In May, Betty Blocks had the pleasure of attending Future Lawyer Week 5.0 in London. Cosmonauts UK put together a great event, bringing together the legal sector to share ideas, network, and solve shared problems. The event featured presentations and roundtable discussions which touched on some of the most pressing issues in the Legaltech Space.
At the event, our CEO Chris Obdam presented on how no-code application development can foster innovation amongst law firms and departments. Additionally, Betty Blocks’ Legal Tech Expert Jeroen Versteijne joined a panel discussion considering the ways in which no-code has gained ground on off-the-shelf solutions.
Most importantly, we got the opportunity to speak to over 100 legal knowledge- and stakeholders, from IT to Partners. Here are some of our key learnings and reflections from the event.
The Betty Blocks crew looking sharp at FLW
Risk averse, but starting to innovate
Legal as a sector and a function is still strongly risk-averse. With one of the primary responsibilities of legal departments and firms being to avoid risk, legal practitioners are facing many barriers to fostering a culture of innovation.
Firms are often still steeped in tradition, holding onto practices such as: hiring based on experience rather than innovation mindsets, using manual processes for various services, having strict role divisions, and maintaining a separation between the business and IT.
But the industry is gradually changing and adapting, warming up to the idea that technology and internal collaboration are crucial for innovation. Meanwhile, firms are increasingly focusing on empowering and upskilling themselves and their own workforce instead of outsourcing expertise and digital solutions. Innovation is thus occurring in-house as the legal industry goes through digital transformation.
The requirements for legaltech
Law firms and departments are increasingly expanding their techstack in order to optimize and digitize internal processes and elevate their customer support. Most importantly, legaltech is being used to:
- Optimize client support and satisfaction
- Create new revenue streams
- Save non-billable hours
- Free-up internal resources
- Reduce risks
With an endless amount of options, firms are critically assessing their potential technology providers and digital solutions. Here are a couple of requirements that kept being discussed at Future Lawyer Week:
It is important to remember that law firms already have an existing IT landscape. Crucial, then, are the capabilities for new tools and applications to integrate seamlessly and easily with these existing systems. Rather than functioning separately, tech solutions should build on one another to digitize processes end-to-end.
---
* _Written exercise 1_
Put the records from the line with "Just looking at" through the end of the records into a JSON list of strings, with one string per line and blank lines left out.
The Future Lawyer Week text and the records have no connection to each other.

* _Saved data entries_
---
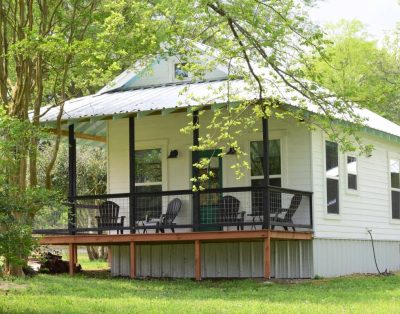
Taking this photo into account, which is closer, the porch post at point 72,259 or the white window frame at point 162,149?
the porch post at point 72,259

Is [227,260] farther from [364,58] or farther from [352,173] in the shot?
[364,58]

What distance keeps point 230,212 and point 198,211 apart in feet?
2.85

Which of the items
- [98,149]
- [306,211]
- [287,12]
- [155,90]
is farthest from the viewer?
[98,149]

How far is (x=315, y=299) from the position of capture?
1452 centimetres

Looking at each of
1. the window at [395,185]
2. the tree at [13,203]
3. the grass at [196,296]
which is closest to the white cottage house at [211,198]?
the grass at [196,296]

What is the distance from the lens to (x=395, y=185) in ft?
80.0

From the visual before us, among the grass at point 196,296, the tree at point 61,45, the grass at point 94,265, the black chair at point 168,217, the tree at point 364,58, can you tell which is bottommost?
the grass at point 94,265

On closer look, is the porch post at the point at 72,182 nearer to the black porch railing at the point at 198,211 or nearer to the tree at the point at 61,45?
the black porch railing at the point at 198,211

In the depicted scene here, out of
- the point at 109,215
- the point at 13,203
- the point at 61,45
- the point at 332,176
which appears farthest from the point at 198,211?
the point at 13,203

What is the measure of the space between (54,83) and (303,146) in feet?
20.2

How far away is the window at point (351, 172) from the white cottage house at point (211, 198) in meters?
0.03

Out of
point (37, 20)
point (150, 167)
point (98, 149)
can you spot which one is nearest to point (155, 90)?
point (150, 167)

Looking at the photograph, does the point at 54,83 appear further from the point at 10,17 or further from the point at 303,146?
the point at 303,146

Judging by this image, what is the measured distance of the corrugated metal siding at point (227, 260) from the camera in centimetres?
1972
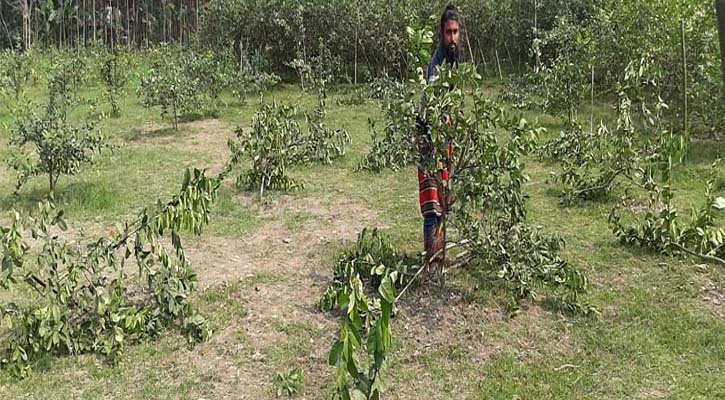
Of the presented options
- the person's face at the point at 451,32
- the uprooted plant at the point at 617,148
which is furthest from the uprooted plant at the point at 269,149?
the person's face at the point at 451,32

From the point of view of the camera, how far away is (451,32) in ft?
13.3

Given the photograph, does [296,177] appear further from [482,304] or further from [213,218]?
[482,304]

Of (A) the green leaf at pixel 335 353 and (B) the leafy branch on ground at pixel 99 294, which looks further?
(B) the leafy branch on ground at pixel 99 294

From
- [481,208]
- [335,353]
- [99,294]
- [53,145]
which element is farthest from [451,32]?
[53,145]

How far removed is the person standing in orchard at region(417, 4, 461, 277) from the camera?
13.1 feet


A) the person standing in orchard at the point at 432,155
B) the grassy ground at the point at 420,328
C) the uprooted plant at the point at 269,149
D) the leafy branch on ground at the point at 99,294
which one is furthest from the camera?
the uprooted plant at the point at 269,149

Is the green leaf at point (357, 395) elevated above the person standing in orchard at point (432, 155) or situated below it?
→ below

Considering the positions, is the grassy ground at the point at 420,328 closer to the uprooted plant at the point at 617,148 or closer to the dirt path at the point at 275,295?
the dirt path at the point at 275,295

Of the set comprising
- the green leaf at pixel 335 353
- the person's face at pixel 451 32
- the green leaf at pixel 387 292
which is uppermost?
the person's face at pixel 451 32

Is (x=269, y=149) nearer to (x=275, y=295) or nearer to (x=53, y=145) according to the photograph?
(x=53, y=145)

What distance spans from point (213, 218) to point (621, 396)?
3.63 metres

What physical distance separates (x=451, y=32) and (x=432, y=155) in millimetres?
713

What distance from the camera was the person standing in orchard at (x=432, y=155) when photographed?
3994mm

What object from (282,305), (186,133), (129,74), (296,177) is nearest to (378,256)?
(282,305)
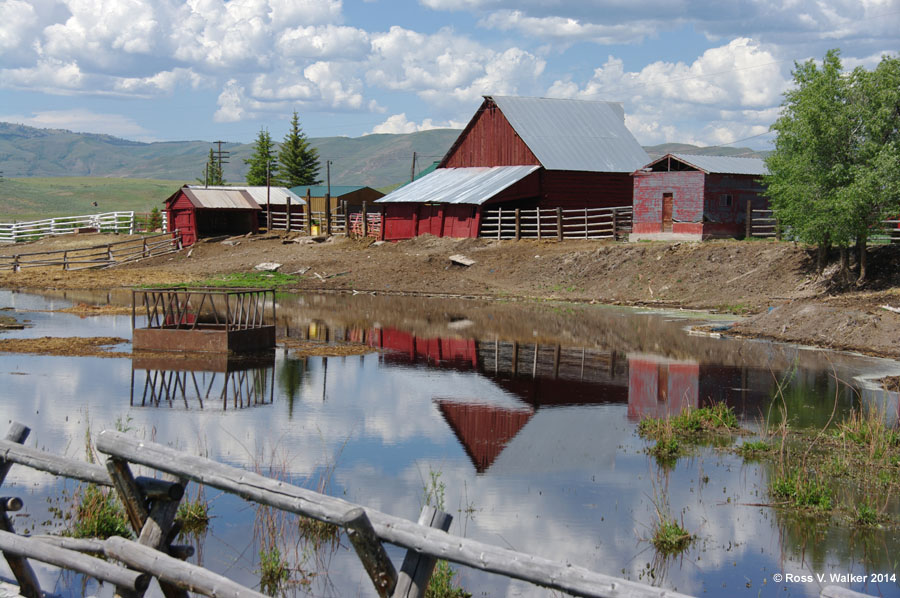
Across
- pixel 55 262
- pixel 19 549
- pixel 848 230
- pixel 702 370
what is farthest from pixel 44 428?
pixel 55 262

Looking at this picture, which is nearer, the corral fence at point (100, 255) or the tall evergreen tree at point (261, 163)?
the corral fence at point (100, 255)

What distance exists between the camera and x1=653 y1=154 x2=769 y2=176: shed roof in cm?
4328

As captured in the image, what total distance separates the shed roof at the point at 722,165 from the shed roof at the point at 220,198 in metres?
28.8

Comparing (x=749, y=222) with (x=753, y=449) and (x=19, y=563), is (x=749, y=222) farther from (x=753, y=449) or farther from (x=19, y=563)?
(x=19, y=563)

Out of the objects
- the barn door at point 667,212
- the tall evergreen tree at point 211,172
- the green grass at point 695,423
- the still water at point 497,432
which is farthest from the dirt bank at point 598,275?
the tall evergreen tree at point 211,172

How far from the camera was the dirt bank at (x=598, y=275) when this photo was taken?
89.5 feet

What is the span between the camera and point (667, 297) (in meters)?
37.2

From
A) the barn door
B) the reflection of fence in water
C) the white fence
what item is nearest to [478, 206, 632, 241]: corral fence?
the barn door

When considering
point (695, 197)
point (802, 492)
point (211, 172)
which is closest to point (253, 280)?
point (695, 197)

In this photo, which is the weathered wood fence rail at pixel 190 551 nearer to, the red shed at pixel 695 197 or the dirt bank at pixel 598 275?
the dirt bank at pixel 598 275

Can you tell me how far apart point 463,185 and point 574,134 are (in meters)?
7.71

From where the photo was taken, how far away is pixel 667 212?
44.3m

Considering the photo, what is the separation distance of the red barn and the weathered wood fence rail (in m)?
42.3

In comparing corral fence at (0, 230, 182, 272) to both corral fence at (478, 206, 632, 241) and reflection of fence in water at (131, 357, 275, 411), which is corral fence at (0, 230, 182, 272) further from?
reflection of fence in water at (131, 357, 275, 411)
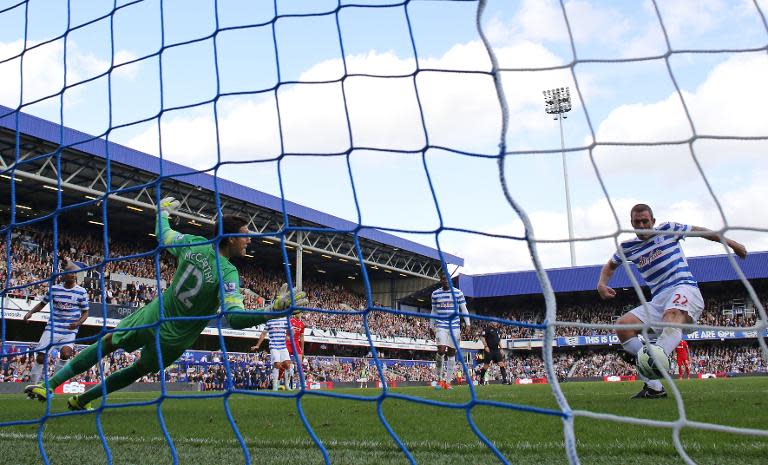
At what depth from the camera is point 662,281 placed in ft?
18.7

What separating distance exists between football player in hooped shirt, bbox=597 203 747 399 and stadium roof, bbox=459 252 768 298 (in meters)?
26.6

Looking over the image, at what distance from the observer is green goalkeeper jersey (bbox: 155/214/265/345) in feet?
14.3

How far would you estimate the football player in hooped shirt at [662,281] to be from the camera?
5.32m

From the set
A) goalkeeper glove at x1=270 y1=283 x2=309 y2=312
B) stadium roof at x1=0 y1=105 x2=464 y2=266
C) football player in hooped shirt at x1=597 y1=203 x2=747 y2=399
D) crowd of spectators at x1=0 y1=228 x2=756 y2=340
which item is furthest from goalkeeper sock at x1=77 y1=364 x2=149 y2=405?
crowd of spectators at x1=0 y1=228 x2=756 y2=340

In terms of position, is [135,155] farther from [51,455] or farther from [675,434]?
[675,434]

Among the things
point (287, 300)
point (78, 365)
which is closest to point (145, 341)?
point (78, 365)

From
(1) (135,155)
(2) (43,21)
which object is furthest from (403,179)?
(1) (135,155)

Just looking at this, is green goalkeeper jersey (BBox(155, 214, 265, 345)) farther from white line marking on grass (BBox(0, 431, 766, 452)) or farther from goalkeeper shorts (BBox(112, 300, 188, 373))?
white line marking on grass (BBox(0, 431, 766, 452))

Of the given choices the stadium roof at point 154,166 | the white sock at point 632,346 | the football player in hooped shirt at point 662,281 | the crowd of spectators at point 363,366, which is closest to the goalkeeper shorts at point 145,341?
the football player in hooped shirt at point 662,281

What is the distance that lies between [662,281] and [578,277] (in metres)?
34.4

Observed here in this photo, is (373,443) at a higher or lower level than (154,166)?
lower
---
* _Written exercise 2_
Duplicate the Future Lawyer Week text from "At the event, our" up to and including "culture of innovation.".

* _Written reply 1_
[
  "Just looking at this, is green goalkeeper jersey (BBox(155, 214, 265, 345)) farther from white line marking on grass (BBox(0, 431, 766, 452)) or farther from goalkeeper shorts (BBox(112, 300, 188, 373))?",
  "white line marking on grass (BBox(0, 431, 766, 452))",
  "Of the given choices the stadium roof at point 154,166 | the white sock at point 632,346 | the football player in hooped shirt at point 662,281 | the crowd of spectators at point 363,366, which is closest to the goalkeeper shorts at point 145,341?",
  "the football player in hooped shirt at point 662,281",
  "What is the distance that lies between [662,281] and [578,277] (in metres)?",
  "34.4",
  "Observed here in this photo, is (373,443) at a higher or lower level than (154,166)?",
  "lower"
]

* _Written reply 2_
At the event, our CEO Chris Obdam presented on how no-code application development can foster innovation amongst law firms and departments. Additionally, Betty Blocks’ Legal Tech Expert Jeroen Versteijne joined a panel discussion considering the ways in which no-code has gained ground on off-the-shelf solutions.
Most importantly, we got the opportunity to speak to over 100 legal knowledge- and stakeholders, from IT to Partners. Here are some of our key learnings and reflections from the event.
The Betty Blocks crew looking sharp at FLW
Risk averse, but starting to innovate
Legal as a sector and a function is still strongly risk-averse. With one of the primary responsibilities of legal departments and firms being to avoid risk, legal practitioners are facing many barriers to fostering a culture of innovation.